=== Provided records ===
====================

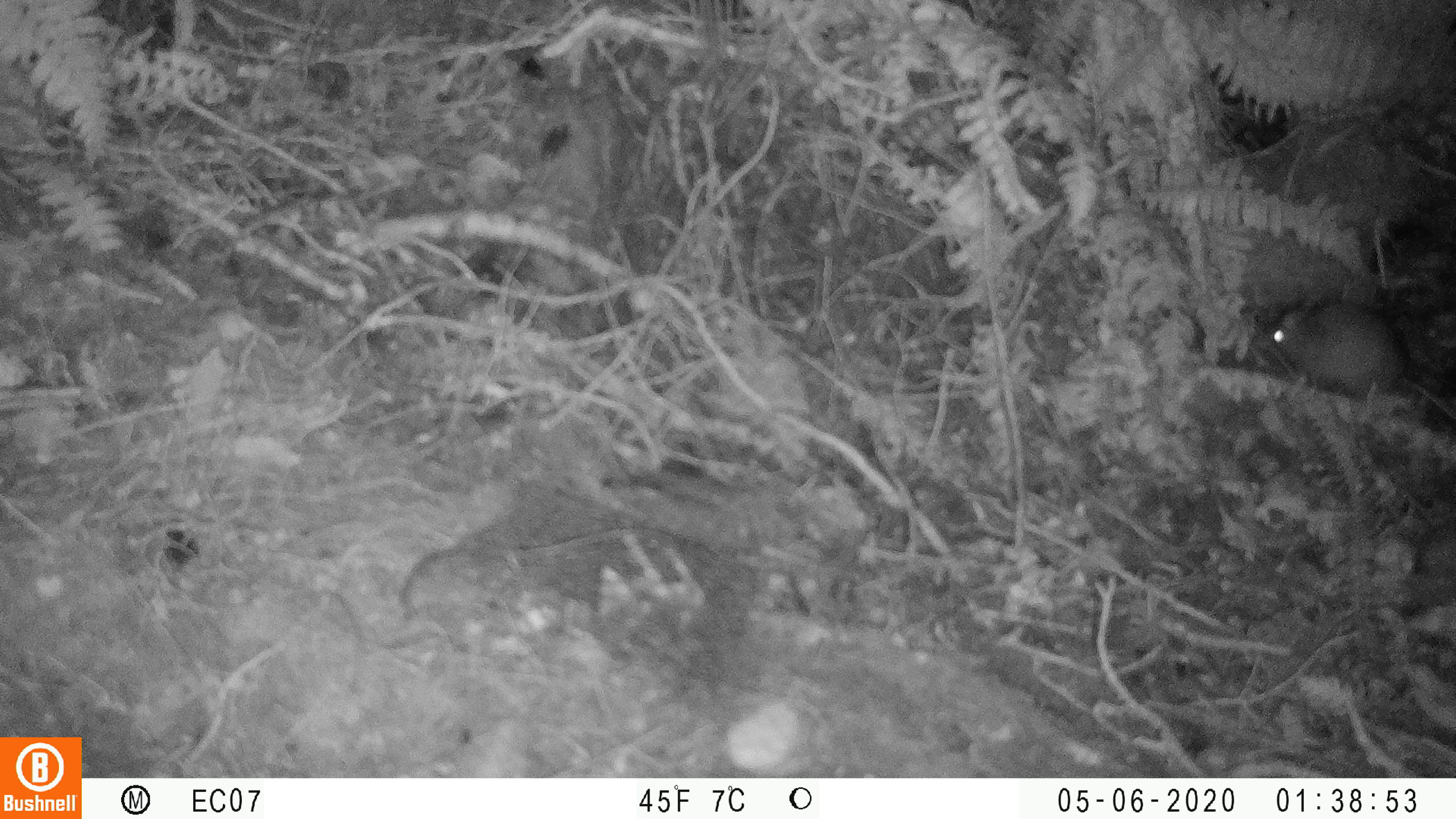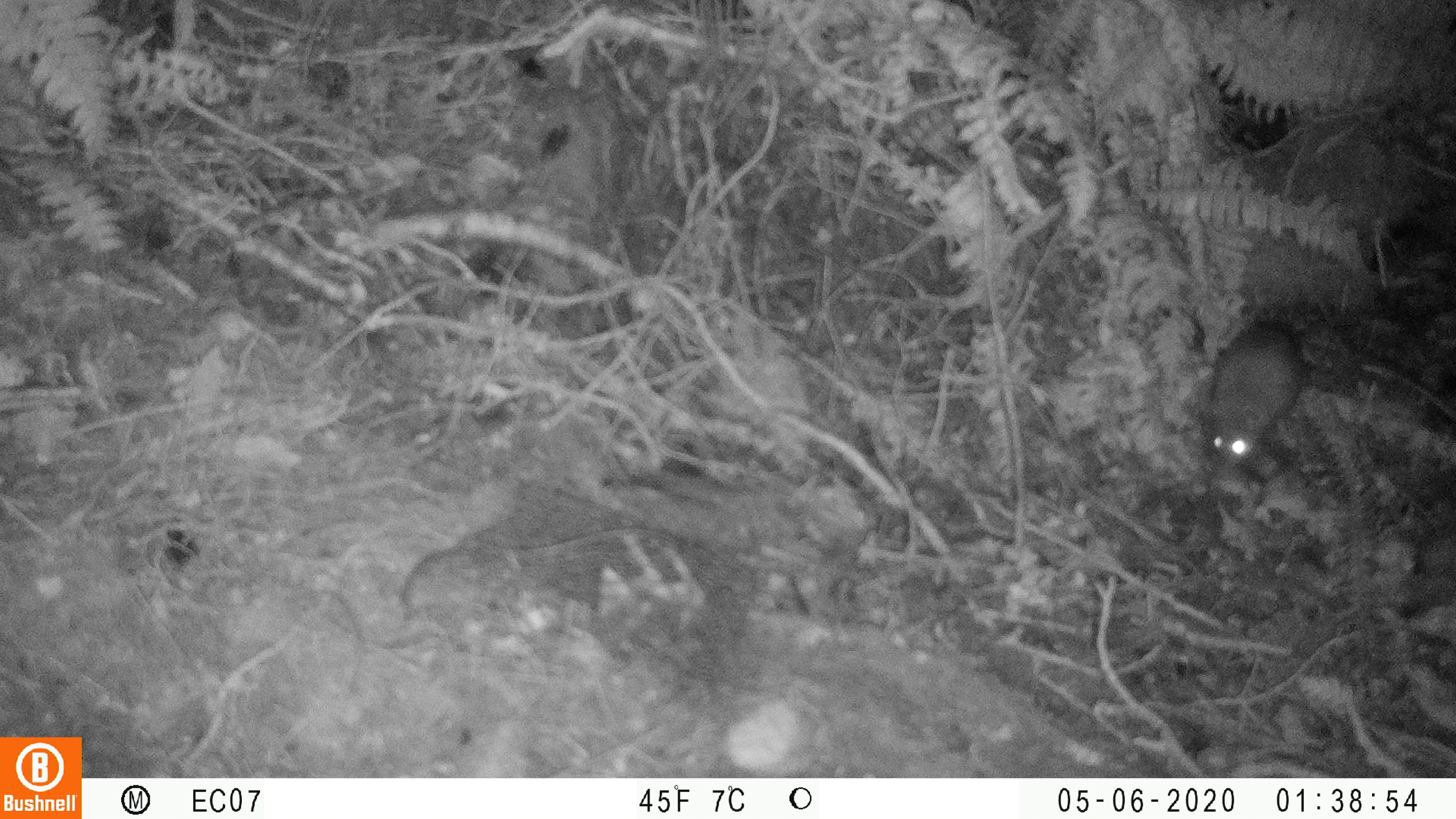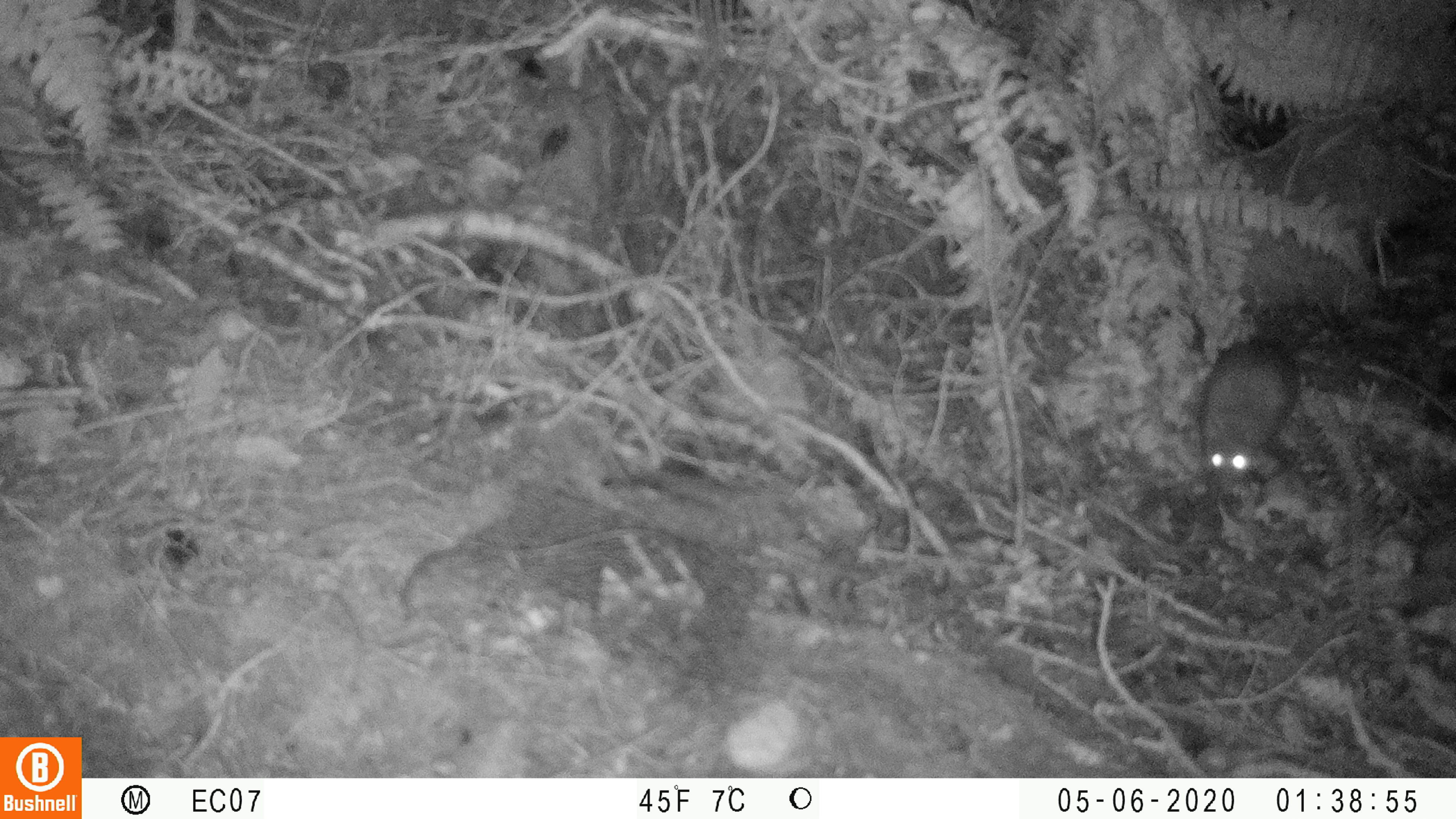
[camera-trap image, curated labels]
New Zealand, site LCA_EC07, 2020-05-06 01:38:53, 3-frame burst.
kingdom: Animalia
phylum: Chordata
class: Mammalia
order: Rodentia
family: Muridae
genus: Rattus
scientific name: Rattus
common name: rat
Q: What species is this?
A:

====================

Copy exactly the lines running from the one that holds "New Zealand, site" to the last line of the listing above. Include both of those lines.

New Zealand, site LCA_EC07, 2020-05-06 01:38:53, 3-frame burst.
kingdom: Animalia
phylum: Chordata
class: Mammalia
order: Rodentia
family: Muridae
genus: Rattus
scientific name: Rattus
common name: rat
Q: What species is this?
A:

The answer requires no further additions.